### What is being asked
Substitute "closer" for "nearer" throughout the listing, starting with its first line and going on through the line with "Answer: (461,183) <", and give those lines again with nothing else changed. Leave out the pictures.

### Stored rows
···
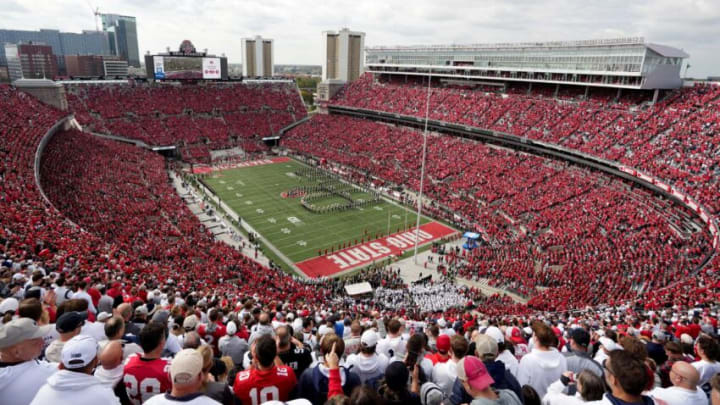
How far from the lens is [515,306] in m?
19.5

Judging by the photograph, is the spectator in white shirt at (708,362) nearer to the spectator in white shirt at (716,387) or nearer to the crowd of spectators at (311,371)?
the crowd of spectators at (311,371)

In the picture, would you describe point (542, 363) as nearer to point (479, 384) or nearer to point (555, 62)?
point (479, 384)

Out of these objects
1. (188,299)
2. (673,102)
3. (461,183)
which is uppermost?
(673,102)

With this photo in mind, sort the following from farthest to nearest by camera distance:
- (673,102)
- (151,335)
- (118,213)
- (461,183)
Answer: (461,183) < (673,102) < (118,213) < (151,335)

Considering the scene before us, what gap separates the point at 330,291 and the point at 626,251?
16.3 meters

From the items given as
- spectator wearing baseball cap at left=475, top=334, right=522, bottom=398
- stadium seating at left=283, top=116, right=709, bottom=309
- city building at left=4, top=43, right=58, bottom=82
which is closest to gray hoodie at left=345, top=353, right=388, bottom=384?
spectator wearing baseball cap at left=475, top=334, right=522, bottom=398

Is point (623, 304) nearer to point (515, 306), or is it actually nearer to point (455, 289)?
point (515, 306)

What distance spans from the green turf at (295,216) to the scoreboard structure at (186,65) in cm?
2267

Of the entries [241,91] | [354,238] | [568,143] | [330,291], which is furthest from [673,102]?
[241,91]

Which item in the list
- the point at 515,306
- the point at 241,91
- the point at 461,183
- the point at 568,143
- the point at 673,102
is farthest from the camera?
the point at 241,91

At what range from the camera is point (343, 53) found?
279 feet

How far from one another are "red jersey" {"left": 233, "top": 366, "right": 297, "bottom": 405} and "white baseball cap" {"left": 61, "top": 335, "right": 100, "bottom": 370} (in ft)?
4.47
···
### Task result
How far from the lens is [515,306] in m?
19.5

Judging by the photograph, is the spectator in white shirt at (708,362) closer to the spectator in white shirt at (716,387) or closer to the crowd of spectators at (311,371)?
the crowd of spectators at (311,371)

In the picture, would you describe point (542, 363) as closer to point (479, 384) or closer to point (555, 62)?
point (479, 384)

Out of these objects
1. (188,299)
2. (673,102)
3. (461,183)
which is uppermost?
(673,102)

With this photo in mind, sort the following from farthest to nearest by camera distance:
- (673,102)
- (151,335)
- (118,213)
- (461,183)
Answer: (461,183) < (673,102) < (118,213) < (151,335)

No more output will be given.